Developers

Note

The following content is autogenerated from the Python docstrings. Don’t expect a well written story!

The package

Code structure

Garleek code is organized in two layers: the library and the application layers. The former controls the business logic while the latter exposes this functionality as a command-line interface and, if useful, a high-level Python function.

Library layer

  • qm and mm subpackages host low-level QM and MM software interfacing. Both feature a documented, standardized dictionary representation on the data each are expecting. The communication logic for each qm and mm modules is performed in the connectors module. Refer to each module documentation for more information.
  • atom_types controls atom_type file parsing, and units stores unit conversion factors.

Application layer

  • cli module lists the CLI entry-points for users (frontend) and QM softwares handling the ONIOM calculation (backend)

Library layer

mm/

The mm subpackage hosts all the code that handles calculations involving MM software.

Each module in this subpackage is expected to perform the following tasks:

  1. Take the standardized dictionary (as explained) in the qm module and convert the contained data into the representation requested by the interfaced MM software (units included).
  2. Calculate the requested data (depending on derivatives value) with the MM software.
  3. Organize the obtained data into a standardized representation, as described below.

Standardized object for interfaced data

The QM engine will be expecting a dictionary containing the following keys and values. Unit conversion is not handled here (that’s responsibility of the connector), so just use those employed by the MM software (but document those in the docstring!)

energy : float
Potential energy
gradients : np.array with shape (3*n_atom,)
Gradient on each tom
hessian : np.array with shape (9*n_atom,)
Flattened hessian matrix (force constants)
dipole_moment : np.array with shape (3,), optional
Dipole X,Y,Z-Components
polarizability : np.array with shape (6,), optional
Atom polarizability
dipole_derivatives : np.array with shape (9*n_atom)
Dipole derivatives with respect to X,Y,Z components for each atom

mm.tinker.py

Garleek - Tinker bridge

garleek.mm.tinker.patch_tinker_output_for_inactive_atoms(results, indices, n_atoms)

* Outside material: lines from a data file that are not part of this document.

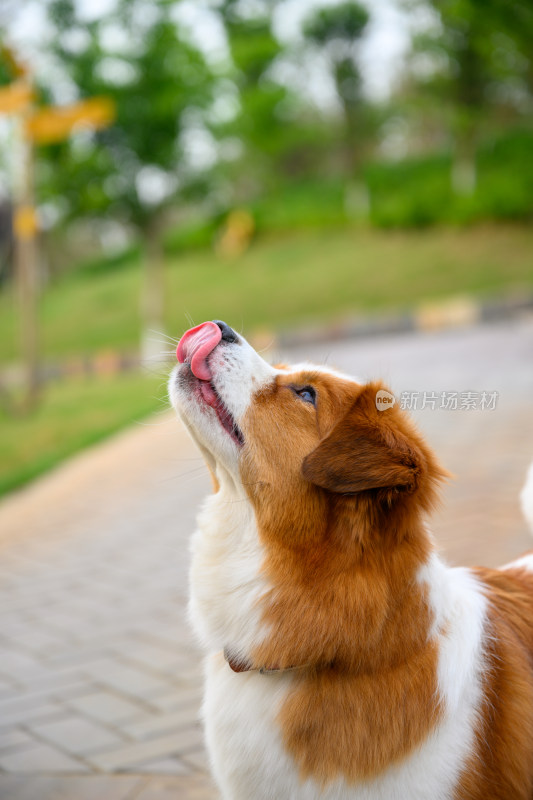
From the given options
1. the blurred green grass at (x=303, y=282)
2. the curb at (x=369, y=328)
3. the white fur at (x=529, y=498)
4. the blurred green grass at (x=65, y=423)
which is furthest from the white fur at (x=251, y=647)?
the blurred green grass at (x=303, y=282)

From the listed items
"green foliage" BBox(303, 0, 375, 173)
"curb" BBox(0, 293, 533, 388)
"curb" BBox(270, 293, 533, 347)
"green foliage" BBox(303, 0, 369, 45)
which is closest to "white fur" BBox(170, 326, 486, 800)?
"curb" BBox(0, 293, 533, 388)

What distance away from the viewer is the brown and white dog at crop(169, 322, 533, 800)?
201 cm

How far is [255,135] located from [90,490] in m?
20.0

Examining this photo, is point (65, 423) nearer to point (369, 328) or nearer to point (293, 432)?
point (369, 328)

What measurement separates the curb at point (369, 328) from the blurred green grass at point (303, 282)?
1452mm

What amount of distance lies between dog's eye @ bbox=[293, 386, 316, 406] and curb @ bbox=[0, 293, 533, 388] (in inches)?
515

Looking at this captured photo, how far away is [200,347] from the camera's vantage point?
233 centimetres

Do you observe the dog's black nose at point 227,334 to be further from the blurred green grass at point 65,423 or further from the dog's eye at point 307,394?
the blurred green grass at point 65,423

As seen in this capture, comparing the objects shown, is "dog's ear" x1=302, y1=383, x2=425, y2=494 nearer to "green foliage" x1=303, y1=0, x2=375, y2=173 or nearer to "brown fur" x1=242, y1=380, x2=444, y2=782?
"brown fur" x1=242, y1=380, x2=444, y2=782

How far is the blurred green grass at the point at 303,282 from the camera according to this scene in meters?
20.7

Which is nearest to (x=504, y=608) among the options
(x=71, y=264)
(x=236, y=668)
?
(x=236, y=668)

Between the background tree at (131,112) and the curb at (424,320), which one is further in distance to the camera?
the background tree at (131,112)

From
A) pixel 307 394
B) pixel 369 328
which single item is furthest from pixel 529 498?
pixel 369 328

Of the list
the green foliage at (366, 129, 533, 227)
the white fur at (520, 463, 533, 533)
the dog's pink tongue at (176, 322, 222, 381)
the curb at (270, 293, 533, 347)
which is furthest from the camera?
the green foliage at (366, 129, 533, 227)
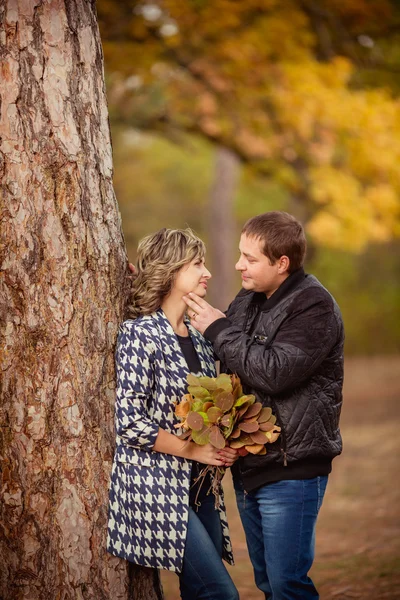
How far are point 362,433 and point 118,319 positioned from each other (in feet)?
31.5

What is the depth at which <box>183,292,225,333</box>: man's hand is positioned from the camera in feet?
11.2

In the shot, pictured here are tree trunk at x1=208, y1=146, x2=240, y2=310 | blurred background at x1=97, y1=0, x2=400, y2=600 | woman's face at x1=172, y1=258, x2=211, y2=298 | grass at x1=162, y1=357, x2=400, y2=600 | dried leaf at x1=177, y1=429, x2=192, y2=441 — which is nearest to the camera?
dried leaf at x1=177, y1=429, x2=192, y2=441

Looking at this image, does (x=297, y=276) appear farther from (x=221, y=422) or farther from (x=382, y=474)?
(x=382, y=474)

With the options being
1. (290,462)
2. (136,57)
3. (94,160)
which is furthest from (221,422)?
(136,57)

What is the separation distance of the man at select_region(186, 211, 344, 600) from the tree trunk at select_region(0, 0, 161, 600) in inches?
22.6

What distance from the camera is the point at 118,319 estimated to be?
352 cm

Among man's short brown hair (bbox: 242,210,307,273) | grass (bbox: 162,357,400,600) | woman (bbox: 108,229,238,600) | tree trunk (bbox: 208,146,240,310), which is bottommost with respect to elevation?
grass (bbox: 162,357,400,600)

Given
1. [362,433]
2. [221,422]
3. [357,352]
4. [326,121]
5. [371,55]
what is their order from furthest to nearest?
[357,352], [362,433], [371,55], [326,121], [221,422]

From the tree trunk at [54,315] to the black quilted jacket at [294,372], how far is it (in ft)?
2.14

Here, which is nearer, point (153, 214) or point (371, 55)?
point (371, 55)

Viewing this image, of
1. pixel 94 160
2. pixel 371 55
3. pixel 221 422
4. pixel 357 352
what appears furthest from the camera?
pixel 357 352

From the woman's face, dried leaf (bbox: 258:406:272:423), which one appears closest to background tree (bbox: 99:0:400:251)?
the woman's face

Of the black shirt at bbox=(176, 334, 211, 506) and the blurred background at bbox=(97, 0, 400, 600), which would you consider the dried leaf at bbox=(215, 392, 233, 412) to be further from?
the blurred background at bbox=(97, 0, 400, 600)

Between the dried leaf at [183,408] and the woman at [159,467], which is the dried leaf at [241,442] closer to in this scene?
the woman at [159,467]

TODO: Patch ‘hessian’ to support FREQ calculations with inactive

garleek.mm.tinker.prepare_tinker_key(forcefield, atoms=None, version=None)

Prepare a file ready for TINKER’s -k option.

Parameters:
  • forcefield (str) –

    forcefield should be either a:

    • *.prm: proper forcefield file
    • *.key, *.par: key file that can call *.prm files and

    add more parameters

    If a .prm file is provided, a .key file will be written to accommodate the forcefield in a parameters * call.

  • atoms (OrderedDict, optional=None) – Set of atoms to write, following convention defined in garleek.qm.
  • version (str, optional=None) –

    Specific behavior flag. Supports: - qmcharges, which would write charges provided by QM engine.

    Needs atoms to be passed.
Returns:

path – Absolute path to the generated TINKER .key file

Return type:

str

garleek.mm.tinker.prepare_tinker_xyz(atoms, bonds=None, version=None)

Write a TINKER-style XYZ file. This is similar to a normal XYZ, but with more fields:

atom_index element x y z type bonded_atom_1 bonded_order_1 ...

TINKER expects coordinates in Angstrom.

Parameters:
  • atoms (OrderedDict) – Set of atoms to write, following convention defined in garleek.qm.
  • bonds (OrderedDict) – Connectivity information, following convention defined in garleek.qm.
  • version (str, optional=None) – Specific behavior flag, if needed. Like ‘qmcharges’
Returns:

xyzblock – String with XYZ contents

Return type:

str

garleek.mm.tinker.run_tinker(xyz_data, n_atoms, key, energy=True, dipole_moment=True, gradients=True, hessian=True)

qm/

The qm subpackage hosts all the code that handles calculations involving QM software.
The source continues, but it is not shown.